◆ **TO BE DONE**
Please repeat word for word the items below, starting with the line that contains "How much distance" and going on through the last line of the items.

◆ **RECORD SET**
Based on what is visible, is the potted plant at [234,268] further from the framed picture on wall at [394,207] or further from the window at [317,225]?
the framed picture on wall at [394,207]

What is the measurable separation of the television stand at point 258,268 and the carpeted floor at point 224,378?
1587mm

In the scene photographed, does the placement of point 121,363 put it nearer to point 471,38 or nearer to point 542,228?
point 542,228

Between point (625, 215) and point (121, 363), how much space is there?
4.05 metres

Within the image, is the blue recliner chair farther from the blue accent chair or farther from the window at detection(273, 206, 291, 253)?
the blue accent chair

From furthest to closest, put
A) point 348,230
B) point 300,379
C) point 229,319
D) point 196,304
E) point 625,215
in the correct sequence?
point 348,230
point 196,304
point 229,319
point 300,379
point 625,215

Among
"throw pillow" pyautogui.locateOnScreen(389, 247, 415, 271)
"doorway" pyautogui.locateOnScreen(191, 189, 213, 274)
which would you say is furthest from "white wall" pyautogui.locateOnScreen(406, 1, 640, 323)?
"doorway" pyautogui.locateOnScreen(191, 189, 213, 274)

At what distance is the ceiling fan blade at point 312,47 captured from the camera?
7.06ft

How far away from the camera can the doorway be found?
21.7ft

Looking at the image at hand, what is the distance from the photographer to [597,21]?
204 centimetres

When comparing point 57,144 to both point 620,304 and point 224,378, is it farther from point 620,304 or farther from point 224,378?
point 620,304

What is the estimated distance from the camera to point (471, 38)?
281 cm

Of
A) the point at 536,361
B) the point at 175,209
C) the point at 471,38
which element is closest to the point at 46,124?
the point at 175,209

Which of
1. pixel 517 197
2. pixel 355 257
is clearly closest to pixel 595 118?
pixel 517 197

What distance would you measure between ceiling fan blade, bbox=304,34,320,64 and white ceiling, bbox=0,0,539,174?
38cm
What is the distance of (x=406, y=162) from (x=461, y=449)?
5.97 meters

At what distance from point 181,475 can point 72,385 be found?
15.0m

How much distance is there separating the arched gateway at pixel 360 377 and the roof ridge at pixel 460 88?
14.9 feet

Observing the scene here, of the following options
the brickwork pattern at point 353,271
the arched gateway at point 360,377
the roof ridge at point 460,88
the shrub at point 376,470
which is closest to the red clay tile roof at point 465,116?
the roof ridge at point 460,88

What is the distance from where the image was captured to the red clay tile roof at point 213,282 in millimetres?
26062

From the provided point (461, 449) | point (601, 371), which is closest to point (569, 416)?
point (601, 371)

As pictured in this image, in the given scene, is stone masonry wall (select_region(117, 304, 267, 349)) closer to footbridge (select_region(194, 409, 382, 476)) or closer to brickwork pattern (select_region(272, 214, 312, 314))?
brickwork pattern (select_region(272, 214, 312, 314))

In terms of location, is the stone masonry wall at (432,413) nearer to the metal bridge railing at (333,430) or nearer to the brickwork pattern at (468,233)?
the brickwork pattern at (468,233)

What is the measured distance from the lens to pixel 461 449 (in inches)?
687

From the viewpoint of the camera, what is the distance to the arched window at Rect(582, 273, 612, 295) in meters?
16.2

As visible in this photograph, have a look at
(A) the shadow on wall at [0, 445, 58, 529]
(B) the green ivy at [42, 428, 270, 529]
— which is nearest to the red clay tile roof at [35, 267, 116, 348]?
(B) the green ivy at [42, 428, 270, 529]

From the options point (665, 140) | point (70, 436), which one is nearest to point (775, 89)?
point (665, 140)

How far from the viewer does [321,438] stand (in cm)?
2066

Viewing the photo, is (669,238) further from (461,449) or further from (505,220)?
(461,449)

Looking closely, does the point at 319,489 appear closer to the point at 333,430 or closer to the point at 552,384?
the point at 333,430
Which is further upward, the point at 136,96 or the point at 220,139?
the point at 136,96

◆ **RESPONSE TO THIS TASK**
How much distance is there separating the arched gateway at pixel 360 377 and the roof ridge at pixel 460 88?
14.9 feet

Observing the scene here, of the following options
the brickwork pattern at point 353,271
the arched gateway at point 360,377
the roof ridge at point 460,88
the shrub at point 376,470
which is closest to the red clay tile roof at point 465,116?
the roof ridge at point 460,88

What is the distance from where the image was captured to the red clay tile roof at point 213,282 in millimetres?
26062

From the provided point (461, 449) | point (601, 371), which is closest to point (569, 416)?
point (601, 371)

As pictured in this image, in the given scene, is stone masonry wall (select_region(117, 304, 267, 349)) closer to footbridge (select_region(194, 409, 382, 476)) or closer to brickwork pattern (select_region(272, 214, 312, 314))?
brickwork pattern (select_region(272, 214, 312, 314))

In terms of location, is the stone masonry wall at (432,413) nearer to the metal bridge railing at (333,430) or nearer to the brickwork pattern at (468,233)?
the brickwork pattern at (468,233)

What is the measured distance from the lens to pixel 461 449 (in inches)?
687

From the viewpoint of the camera, what is the distance to the arched window at Rect(582, 273, 612, 295) in meters?
16.2

As visible in this photograph, have a look at
(A) the shadow on wall at [0, 445, 58, 529]
(B) the green ivy at [42, 428, 270, 529]
— which is nearest to the red clay tile roof at [35, 267, 116, 348]?
(B) the green ivy at [42, 428, 270, 529]

From the options point (665, 140) | point (70, 436), which one is nearest to point (775, 89)?
point (665, 140)

How far from the viewer does [321,438] stand (in cm)?
2066

Viewing the photo, is (669,238) further from (461,449) or further from (505,220)?
(461,449)

Looking closely, does the point at 319,489 appear closer to the point at 333,430 or closer to the point at 552,384?
the point at 333,430
Which is further upward, the point at 136,96 or the point at 220,139?
the point at 136,96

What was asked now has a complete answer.